Foot shot of woman walking on treadmill at the gymStrange day today. Managed to go to the gym and do a class which actually lifted my spirits. Then  a dog walk, then a snooze. 
 
Had my MRI scan….it was fine. Had to put cod liver oil capsules over my nipples!! Weird!!  Found it hard to lie still for so long but 80’s hits in my ears helped a lot. 
 
Went to my mum and dads for dinner….very difficult to make small talk. Hard to not be myself. Felt guilty when I left for not being more cheerful! Big help that Ewan (my son) came along though. 
 
Walked the dog again. Feel absolutely drained, don’t know why. Got no ‘va va voom’ as my lovely friend Maria would say.
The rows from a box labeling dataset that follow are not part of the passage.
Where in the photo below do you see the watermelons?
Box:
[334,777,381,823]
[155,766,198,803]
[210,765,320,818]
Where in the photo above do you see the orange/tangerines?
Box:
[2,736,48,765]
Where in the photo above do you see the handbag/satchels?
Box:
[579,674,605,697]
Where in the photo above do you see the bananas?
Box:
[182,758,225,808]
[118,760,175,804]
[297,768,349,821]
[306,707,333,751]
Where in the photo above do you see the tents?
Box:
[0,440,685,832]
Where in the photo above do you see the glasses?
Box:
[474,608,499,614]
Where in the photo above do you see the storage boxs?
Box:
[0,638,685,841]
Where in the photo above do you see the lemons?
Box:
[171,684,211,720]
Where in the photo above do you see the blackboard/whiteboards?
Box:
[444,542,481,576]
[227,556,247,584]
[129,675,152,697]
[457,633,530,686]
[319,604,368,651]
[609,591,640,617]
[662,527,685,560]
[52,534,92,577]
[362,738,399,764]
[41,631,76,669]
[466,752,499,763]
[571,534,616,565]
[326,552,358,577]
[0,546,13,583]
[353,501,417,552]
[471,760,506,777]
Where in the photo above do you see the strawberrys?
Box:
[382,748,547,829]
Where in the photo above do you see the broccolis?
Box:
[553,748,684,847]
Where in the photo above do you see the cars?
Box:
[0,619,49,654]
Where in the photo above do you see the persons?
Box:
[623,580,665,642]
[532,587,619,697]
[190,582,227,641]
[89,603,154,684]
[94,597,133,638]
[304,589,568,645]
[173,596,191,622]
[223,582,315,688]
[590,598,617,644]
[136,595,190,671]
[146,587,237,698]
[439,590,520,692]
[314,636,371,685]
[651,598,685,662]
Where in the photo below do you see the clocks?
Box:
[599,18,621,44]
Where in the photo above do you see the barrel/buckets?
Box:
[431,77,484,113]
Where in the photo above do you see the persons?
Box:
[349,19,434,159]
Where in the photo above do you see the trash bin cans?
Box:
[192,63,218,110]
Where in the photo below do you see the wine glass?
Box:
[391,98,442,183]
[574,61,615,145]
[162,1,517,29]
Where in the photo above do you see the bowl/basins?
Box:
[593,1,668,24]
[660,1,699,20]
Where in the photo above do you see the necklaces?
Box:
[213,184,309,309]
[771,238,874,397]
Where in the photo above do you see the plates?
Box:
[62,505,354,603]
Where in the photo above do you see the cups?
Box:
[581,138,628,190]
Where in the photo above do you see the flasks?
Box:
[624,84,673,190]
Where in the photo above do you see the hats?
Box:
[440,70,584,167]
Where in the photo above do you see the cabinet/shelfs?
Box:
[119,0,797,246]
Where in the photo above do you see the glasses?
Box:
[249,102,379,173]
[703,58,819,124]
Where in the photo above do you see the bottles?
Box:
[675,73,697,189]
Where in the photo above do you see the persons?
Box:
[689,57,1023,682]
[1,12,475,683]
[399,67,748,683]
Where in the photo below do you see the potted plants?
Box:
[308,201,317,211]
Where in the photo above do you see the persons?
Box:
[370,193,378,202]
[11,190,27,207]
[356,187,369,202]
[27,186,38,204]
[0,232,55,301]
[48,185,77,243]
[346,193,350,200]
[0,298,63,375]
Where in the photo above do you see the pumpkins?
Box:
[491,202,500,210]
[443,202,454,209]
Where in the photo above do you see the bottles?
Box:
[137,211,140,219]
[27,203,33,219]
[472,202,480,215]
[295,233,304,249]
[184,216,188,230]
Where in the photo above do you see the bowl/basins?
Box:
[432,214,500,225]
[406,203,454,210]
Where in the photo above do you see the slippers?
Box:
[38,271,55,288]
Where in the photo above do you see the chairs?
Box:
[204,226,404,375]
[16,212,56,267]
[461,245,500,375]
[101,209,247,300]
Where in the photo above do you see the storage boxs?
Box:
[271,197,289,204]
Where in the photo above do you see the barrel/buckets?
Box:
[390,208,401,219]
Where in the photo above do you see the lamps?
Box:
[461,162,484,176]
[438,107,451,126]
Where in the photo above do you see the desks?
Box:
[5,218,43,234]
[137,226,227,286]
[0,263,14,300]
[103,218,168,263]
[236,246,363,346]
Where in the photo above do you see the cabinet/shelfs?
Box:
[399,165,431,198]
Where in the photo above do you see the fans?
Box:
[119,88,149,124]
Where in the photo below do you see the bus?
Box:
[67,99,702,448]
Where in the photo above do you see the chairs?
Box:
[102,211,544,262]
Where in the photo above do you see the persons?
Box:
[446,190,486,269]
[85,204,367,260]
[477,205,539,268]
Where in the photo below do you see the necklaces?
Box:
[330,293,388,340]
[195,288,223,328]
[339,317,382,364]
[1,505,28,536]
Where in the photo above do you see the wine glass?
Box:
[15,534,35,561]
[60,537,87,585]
Rang her again…. Feel the need to talk to who I can and I know she’s a good listener. 
 
Feeling a bit teary tonight. Been looking at photo’s of the kids when they were small. Lots of lovely memories. 
 
Lovely sunny day today, sat by the river on my dog walk. Grateful to be alive, although I feel I am wasting these days with worry. Keep planning my funeral in my head!
 
I am finding writing this diary strangely comforting. It’s good to pour your thoughts out however random they are as otherwise I would be spilling all this to my partner and he’s got enough to deal with.